(Scene-based reasoning records)
— Start —

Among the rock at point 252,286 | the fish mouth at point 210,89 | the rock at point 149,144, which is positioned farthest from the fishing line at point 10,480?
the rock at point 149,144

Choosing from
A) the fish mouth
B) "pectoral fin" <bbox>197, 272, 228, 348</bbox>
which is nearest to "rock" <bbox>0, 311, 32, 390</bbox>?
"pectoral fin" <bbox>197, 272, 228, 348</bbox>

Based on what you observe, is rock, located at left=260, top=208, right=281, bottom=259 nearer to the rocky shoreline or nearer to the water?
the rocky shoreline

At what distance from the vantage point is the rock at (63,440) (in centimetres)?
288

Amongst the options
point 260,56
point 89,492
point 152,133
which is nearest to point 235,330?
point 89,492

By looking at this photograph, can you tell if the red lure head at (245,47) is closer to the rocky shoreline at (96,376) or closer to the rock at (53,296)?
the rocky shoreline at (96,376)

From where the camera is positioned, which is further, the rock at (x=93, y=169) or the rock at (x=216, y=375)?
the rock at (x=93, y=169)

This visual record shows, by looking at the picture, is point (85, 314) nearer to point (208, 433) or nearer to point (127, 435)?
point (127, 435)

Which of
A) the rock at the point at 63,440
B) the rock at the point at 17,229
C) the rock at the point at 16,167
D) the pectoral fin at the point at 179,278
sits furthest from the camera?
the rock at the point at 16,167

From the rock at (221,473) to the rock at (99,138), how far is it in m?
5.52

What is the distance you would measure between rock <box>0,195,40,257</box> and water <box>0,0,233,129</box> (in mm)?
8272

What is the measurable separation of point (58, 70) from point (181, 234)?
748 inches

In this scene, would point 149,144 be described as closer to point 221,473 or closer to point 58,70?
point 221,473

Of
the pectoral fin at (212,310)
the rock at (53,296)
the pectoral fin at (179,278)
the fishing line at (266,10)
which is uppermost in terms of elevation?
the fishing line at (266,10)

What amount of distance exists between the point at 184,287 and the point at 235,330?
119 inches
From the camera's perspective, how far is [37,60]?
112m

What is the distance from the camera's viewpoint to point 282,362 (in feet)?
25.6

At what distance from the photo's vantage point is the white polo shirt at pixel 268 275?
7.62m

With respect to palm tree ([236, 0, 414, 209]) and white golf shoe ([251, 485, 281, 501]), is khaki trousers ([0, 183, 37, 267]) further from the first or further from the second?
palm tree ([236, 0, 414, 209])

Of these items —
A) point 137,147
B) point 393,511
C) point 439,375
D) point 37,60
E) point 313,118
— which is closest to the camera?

— End —

*What is asked:* Reproduce the records from the line with "With respect to" through the end of the records, swapping "camera" for "observer" and keeping everything else unchanged.

*Result of this task:*
With respect to palm tree ([236, 0, 414, 209]) and white golf shoe ([251, 485, 281, 501]), is khaki trousers ([0, 183, 37, 267]) further from the first or further from the second?
palm tree ([236, 0, 414, 209])

Of these items —
A) point 137,147
B) point 393,511
C) point 439,375
D) point 37,60
E) point 313,118
— which is closest to the observer?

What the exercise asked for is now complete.